NAYPYIDAW – KEMPALAN: Hingga Kamis (8/4) pagi, sekitar 612 warga sipil telah dibunuh oleh junta militer sejak kudeta Februari.
Dengan menggunakan senjata api dan senapan angin rakitan, penduduk berusaha untuk mencegah tujuh truk penuh pasukan memasuki kota sekitar pukul 4 sore pada hari Rabu (7/4)
Sedikitnya 11 warga sipil tewas dan hampir 30 lainnya cedera dalam bentrokan dengan pasukan rezim di dekat Kotapraja Taze di Wilayah Sagaing pada Rabu malam.
Melansir dari Irrawaddy, Penduduk mengklaim pasukan itu dikerahkan untuk menindak protes anti-rezim harian di Taze, yang telah menarik puluhan ribu orang tetapi belum diserang oleh pasukan junta hingga kemarin.

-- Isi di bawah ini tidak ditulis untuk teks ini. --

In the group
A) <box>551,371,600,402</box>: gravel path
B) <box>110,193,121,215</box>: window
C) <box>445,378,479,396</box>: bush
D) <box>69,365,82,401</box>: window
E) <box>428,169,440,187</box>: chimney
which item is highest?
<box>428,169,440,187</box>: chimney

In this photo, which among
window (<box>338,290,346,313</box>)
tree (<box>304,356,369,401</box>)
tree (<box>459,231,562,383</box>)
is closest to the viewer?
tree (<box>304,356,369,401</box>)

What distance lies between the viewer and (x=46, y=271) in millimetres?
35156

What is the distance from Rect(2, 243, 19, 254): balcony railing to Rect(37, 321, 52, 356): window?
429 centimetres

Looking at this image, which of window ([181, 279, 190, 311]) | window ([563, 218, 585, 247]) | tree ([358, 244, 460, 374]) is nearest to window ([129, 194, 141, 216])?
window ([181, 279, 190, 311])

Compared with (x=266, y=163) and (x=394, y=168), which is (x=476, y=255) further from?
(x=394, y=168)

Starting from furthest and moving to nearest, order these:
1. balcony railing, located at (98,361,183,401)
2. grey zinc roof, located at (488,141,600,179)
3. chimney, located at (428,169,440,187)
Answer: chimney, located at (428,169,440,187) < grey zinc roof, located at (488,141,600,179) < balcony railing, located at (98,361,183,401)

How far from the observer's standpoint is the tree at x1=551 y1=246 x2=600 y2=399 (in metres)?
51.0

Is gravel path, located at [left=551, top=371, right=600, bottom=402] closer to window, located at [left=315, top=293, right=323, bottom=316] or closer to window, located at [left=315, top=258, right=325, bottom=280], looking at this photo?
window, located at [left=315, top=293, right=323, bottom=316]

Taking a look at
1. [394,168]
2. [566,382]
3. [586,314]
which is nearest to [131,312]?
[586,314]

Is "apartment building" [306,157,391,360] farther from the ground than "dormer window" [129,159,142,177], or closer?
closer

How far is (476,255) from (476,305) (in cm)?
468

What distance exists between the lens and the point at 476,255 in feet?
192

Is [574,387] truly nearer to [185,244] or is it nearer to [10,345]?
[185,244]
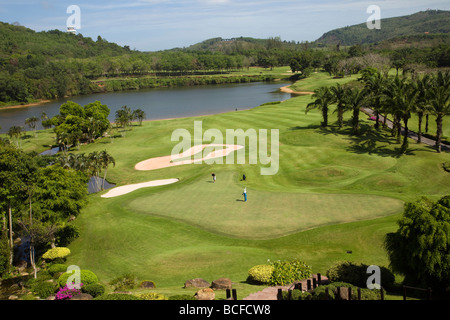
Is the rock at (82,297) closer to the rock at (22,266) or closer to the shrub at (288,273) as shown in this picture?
the shrub at (288,273)

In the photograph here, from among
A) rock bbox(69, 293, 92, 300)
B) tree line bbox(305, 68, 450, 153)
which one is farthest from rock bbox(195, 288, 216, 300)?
tree line bbox(305, 68, 450, 153)

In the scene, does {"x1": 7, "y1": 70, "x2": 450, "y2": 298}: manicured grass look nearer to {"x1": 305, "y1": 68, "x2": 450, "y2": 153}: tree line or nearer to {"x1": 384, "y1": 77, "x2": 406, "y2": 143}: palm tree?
{"x1": 305, "y1": 68, "x2": 450, "y2": 153}: tree line

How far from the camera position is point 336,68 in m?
179

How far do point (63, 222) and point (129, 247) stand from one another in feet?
30.4

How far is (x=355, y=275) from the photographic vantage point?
2011 centimetres

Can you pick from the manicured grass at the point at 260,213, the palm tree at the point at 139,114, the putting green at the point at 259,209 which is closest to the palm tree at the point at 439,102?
the manicured grass at the point at 260,213

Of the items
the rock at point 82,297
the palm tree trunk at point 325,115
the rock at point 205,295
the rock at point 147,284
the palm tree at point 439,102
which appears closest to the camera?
the rock at point 205,295

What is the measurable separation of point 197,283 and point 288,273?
5.76 m

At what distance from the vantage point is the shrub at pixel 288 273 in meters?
22.2

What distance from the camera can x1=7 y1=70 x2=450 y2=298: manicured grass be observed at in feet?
89.3

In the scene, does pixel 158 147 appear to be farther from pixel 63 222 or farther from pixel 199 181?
pixel 63 222

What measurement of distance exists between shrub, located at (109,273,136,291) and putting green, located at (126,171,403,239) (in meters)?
9.54

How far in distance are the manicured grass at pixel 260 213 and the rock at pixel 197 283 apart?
91 cm
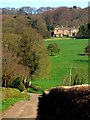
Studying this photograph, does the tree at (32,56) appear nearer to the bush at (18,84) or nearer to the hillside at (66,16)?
the bush at (18,84)

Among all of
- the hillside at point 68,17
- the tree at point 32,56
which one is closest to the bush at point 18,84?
the tree at point 32,56

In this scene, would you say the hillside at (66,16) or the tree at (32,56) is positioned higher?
the hillside at (66,16)

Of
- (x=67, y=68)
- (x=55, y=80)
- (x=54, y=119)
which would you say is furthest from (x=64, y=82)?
(x=54, y=119)

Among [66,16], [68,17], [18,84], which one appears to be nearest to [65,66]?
[18,84]

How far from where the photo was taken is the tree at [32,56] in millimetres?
47250

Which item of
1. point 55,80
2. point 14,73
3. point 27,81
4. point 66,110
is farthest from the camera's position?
point 55,80

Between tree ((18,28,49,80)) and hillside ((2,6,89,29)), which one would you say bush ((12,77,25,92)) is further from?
hillside ((2,6,89,29))

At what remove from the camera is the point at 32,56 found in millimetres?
47531

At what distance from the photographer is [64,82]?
169ft

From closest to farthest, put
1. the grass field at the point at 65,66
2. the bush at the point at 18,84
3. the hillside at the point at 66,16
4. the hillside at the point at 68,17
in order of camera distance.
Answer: the bush at the point at 18,84 → the grass field at the point at 65,66 → the hillside at the point at 68,17 → the hillside at the point at 66,16

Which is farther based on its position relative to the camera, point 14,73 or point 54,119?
point 14,73

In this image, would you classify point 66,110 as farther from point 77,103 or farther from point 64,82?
point 64,82

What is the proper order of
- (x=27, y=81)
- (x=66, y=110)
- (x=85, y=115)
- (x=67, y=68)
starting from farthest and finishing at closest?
(x=67, y=68) → (x=27, y=81) → (x=66, y=110) → (x=85, y=115)

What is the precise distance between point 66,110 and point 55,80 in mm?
45236
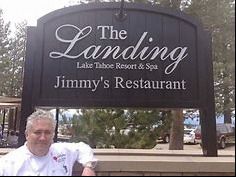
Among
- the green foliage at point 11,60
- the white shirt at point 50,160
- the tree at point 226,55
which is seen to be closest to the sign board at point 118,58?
the tree at point 226,55

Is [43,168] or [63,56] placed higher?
[63,56]

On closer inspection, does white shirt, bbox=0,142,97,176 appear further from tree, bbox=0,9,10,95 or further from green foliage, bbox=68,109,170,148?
tree, bbox=0,9,10,95

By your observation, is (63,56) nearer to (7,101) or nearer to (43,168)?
(43,168)

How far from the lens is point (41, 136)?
8.74 feet

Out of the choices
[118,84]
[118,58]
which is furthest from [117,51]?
[118,84]

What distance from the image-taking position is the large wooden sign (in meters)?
4.28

Pengunjuk rasa Taze bertempur melawan pasukan menggunakan senjata api otomatis dan senapan sniper, kata seorang penduduk kepada The Irrawaddy.
Setelah warga sipil mundur, pasukan dikerahkan di kota itu pada Rabu malam.
Penduduk mengatakan orang-orang meninggalkan kota dan yang terluka mencari perawatan di tempat lain untuk menghindari pasukan junta.
Pada hari Kamis, Taze kosong di tengah pengumuman pengeras suara oleh militer yang mengancam akan menembak siapa pun yang terlihat di jalan.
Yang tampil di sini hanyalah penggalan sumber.